- THE TASK -
Copy out every line of the records that contains the word "Referring". Case counts.

- LISTED ENTRIES -
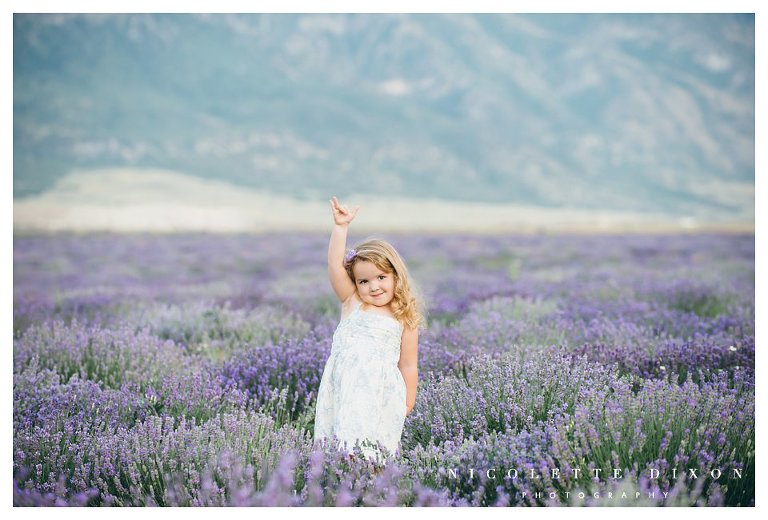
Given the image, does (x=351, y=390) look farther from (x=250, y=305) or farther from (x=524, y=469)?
(x=250, y=305)

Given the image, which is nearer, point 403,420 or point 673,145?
point 403,420

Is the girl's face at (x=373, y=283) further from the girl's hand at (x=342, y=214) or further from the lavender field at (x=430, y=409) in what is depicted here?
the lavender field at (x=430, y=409)

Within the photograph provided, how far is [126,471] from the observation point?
2379 millimetres

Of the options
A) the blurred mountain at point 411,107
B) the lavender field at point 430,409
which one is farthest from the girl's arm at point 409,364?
the blurred mountain at point 411,107

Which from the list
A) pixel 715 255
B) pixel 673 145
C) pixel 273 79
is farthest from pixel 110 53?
pixel 715 255

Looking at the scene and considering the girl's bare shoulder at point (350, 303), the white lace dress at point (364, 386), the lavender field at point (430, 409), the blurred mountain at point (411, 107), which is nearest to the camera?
the lavender field at point (430, 409)

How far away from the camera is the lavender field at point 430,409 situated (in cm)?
222

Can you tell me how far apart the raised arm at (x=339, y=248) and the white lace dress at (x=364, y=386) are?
5.1 inches

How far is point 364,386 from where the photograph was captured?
8.64 feet

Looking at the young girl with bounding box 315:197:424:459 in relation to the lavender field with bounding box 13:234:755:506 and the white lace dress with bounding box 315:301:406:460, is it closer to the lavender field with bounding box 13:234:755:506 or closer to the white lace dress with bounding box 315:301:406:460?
the white lace dress with bounding box 315:301:406:460

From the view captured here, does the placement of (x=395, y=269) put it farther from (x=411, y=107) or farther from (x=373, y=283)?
(x=411, y=107)

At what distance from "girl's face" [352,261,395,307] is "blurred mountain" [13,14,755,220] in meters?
75.3

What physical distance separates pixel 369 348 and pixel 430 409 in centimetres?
45
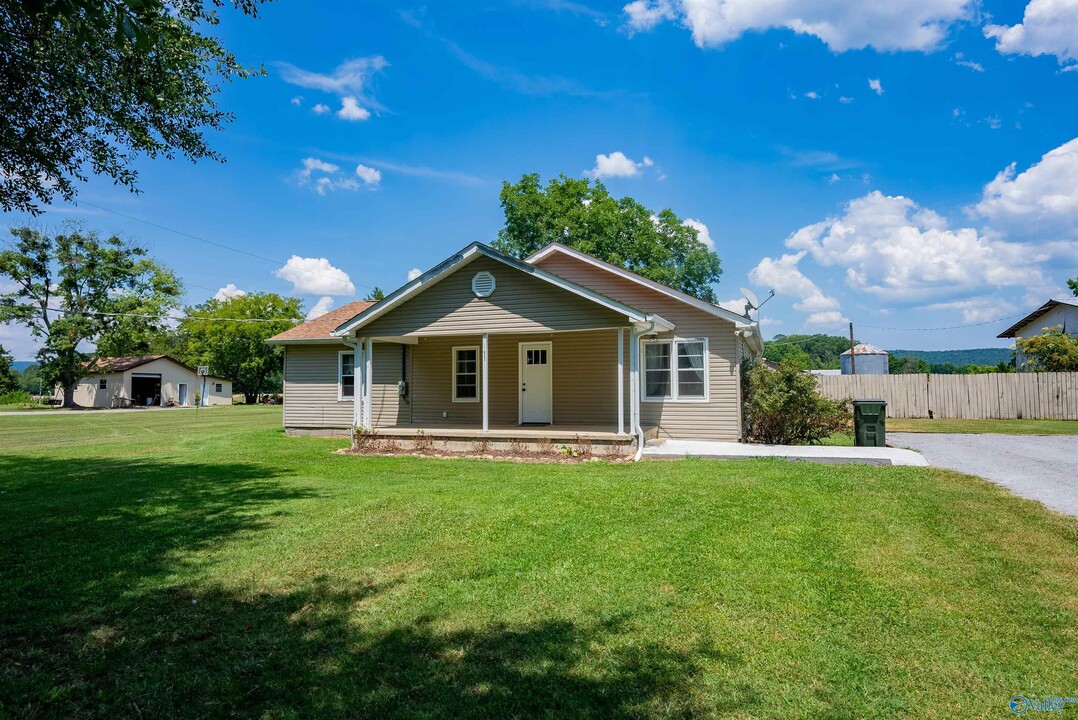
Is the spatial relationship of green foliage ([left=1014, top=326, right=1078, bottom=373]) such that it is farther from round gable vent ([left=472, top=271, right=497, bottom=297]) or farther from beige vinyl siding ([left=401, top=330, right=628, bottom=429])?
round gable vent ([left=472, top=271, right=497, bottom=297])

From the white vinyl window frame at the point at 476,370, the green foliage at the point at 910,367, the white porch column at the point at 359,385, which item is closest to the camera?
the white porch column at the point at 359,385

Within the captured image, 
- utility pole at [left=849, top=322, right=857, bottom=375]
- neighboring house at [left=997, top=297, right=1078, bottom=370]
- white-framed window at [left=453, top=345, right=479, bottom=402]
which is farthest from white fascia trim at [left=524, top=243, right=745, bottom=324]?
utility pole at [left=849, top=322, right=857, bottom=375]

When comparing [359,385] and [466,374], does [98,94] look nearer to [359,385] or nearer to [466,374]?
[359,385]

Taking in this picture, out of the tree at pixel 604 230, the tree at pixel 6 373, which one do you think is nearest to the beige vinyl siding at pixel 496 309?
the tree at pixel 604 230

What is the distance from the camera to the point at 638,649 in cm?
320

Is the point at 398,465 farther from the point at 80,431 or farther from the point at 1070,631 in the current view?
the point at 80,431

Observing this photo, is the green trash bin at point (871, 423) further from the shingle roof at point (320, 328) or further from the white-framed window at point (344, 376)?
the white-framed window at point (344, 376)

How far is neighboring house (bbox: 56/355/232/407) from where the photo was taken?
140 feet

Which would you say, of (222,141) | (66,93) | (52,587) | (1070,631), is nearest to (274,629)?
(52,587)

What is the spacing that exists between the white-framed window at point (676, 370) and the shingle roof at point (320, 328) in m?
7.96

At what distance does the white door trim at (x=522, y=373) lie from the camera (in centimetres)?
1435

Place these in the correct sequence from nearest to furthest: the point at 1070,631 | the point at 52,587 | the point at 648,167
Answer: the point at 1070,631 → the point at 52,587 → the point at 648,167

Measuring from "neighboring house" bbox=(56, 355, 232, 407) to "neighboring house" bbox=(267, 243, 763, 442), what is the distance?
32143mm

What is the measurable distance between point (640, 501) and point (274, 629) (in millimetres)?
4280
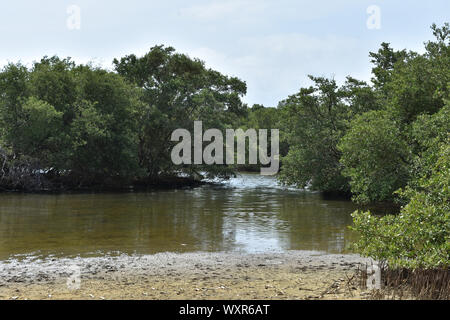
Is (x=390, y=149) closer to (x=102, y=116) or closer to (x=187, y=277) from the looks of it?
(x=187, y=277)

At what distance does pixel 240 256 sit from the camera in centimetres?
1252

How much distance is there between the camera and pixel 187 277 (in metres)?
9.98

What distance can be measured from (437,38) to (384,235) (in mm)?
20832

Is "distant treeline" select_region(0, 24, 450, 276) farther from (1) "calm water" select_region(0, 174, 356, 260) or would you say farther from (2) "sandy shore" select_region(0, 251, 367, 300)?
(1) "calm water" select_region(0, 174, 356, 260)

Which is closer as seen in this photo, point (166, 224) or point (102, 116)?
point (166, 224)

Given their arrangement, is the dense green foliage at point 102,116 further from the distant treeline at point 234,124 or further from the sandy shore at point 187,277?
the sandy shore at point 187,277

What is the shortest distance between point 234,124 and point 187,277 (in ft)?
132

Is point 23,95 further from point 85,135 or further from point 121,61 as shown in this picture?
point 121,61

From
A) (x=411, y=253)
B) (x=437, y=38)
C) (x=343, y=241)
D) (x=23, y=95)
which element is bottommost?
(x=343, y=241)

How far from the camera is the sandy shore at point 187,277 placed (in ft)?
27.8

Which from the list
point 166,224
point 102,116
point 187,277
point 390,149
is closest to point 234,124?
point 102,116

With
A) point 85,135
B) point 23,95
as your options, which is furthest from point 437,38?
point 23,95

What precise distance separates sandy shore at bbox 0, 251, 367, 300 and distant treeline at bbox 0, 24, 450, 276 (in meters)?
1.55

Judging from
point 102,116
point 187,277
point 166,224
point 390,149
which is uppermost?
point 102,116
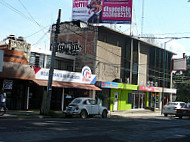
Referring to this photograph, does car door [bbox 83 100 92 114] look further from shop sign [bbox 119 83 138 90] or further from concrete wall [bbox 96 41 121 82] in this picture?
shop sign [bbox 119 83 138 90]

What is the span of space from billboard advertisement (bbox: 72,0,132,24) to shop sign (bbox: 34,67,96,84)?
10505mm

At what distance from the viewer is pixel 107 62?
33.5m

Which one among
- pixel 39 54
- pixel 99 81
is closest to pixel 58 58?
pixel 39 54

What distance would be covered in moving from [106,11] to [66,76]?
46.7 ft

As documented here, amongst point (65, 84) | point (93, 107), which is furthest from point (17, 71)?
point (93, 107)

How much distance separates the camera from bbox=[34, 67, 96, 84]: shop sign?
24194 millimetres

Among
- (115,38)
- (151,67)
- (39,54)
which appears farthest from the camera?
(151,67)

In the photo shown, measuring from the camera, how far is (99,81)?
3022 centimetres

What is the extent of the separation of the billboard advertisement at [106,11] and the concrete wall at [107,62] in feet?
14.2

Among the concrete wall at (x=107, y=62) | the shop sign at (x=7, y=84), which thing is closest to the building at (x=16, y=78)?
the shop sign at (x=7, y=84)

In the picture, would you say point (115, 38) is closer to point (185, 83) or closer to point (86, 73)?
point (86, 73)

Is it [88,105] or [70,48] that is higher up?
[70,48]

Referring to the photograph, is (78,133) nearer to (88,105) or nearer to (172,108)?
(88,105)

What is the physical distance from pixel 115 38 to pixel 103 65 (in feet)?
16.5
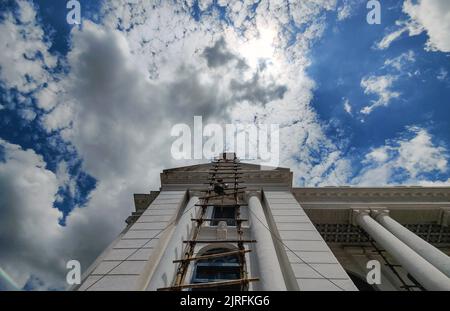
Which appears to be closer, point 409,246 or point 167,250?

- RESULT OF THIS TASK -
Referring to this photograph, does car door [bbox 83 100 92 114] look further from shop sign [bbox 119 83 138 90] or further from concrete wall [bbox 96 41 121 82] in this picture?
Referring to the photograph, is (78,133) nearer to (88,105) or nearer to (172,108)?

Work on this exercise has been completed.